A study conducted by Keith Hunley, Claire Bowern, and Meghan Healy (HB&H) and published in February 2012 in the Proceedings of the Royal Society also contradicts Atkinson’s findings. Unlike Atkinson, they used full consonant and vowel inventory figures from 725 languages, which together contain 908 distinct phonemes. HB&H show that there is no negative correlation between the number of phonemes and the distance from the putative area of origin in West Africa. Moreover, they test three other predictions of Atkinson’s Serial Founder Effects (SFE) theory and show that they hold for genetic variation but not for phonemic variation. The first prediction—based on the idea that founder effects along the out-of-Africa migration routes reduce variation—is that Africans will possess more unique alleles and phonemes than the indigenous peoples of other regions. This prediction is borne out for alleles but not for phonemes: though Africa has more private phonemes (i.e. phonemes unique to this region) than any other region (as expected), Oceania has a relative deficit of private phonemes, compared with private alleles, and the Americas have a relative excess. The second prediction is that following each founder event, the new daughter group will carry only a subset of the variation of its parental group, so that a negative correlation must exist between within-group variation and geographical distance from the African origin. Again, while this pattern holds for genetic variation, it fails in the case of phonemic variation, as the number of phonemes is highest on average in Eurasia, not in Africa.

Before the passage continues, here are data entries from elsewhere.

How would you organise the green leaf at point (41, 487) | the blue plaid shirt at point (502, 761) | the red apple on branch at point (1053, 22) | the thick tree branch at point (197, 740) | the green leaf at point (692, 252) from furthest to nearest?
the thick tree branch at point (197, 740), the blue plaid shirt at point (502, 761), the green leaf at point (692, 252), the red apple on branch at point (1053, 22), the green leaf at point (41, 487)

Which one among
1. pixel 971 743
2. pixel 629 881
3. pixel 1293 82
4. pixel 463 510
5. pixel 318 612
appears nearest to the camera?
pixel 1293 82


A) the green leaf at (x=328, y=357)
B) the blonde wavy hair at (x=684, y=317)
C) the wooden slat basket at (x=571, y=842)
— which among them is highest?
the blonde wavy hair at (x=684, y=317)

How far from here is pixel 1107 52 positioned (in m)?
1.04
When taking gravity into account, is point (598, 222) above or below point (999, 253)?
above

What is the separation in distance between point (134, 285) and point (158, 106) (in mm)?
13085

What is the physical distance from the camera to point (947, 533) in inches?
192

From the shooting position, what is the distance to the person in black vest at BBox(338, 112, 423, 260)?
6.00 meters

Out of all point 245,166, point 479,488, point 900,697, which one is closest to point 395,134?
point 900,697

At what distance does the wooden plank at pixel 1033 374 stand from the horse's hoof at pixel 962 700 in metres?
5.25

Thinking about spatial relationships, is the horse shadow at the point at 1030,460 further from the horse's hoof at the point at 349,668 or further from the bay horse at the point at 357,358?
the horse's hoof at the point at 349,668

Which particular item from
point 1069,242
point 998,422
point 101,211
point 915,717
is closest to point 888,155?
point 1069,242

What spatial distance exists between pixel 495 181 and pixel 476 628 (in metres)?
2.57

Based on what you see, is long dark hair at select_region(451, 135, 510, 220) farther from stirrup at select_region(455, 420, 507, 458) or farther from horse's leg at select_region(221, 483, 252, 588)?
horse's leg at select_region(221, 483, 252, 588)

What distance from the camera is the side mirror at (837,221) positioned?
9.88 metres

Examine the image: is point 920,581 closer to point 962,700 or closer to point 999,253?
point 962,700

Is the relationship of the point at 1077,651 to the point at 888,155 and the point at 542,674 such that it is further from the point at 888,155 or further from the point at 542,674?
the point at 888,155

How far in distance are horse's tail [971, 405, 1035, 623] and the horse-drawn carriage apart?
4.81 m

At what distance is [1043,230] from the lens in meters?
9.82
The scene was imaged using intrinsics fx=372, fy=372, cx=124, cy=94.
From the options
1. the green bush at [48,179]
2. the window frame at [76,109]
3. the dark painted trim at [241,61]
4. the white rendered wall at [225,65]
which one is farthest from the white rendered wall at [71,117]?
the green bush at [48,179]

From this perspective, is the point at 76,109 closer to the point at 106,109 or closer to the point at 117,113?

The third prediction is that the pattern of among-group variation will be tree-like, and the tree will be rooted in Africa. This prediction too is borne out for genetic variation but not for phonemic variation: a midpoint-rooted phoneme tree, produced using a Bayesian approach, exhibits some regional clustering, but it contains considerably less geographical structure than the microsatellite neighbor-joining (NJ) tree (see image reproduced on the left). Thus, HB&H effectively disprove Atkinson’s SFE hypothesis, showing instead that phoneme inventories provide information about recent contacts between languages, but fail to illustrate more ancient evolutionary processes, in direct contradiction to Atkinson’s claim (in the above-cited abstract) that this pattern “is not explained by more recent demographic history”.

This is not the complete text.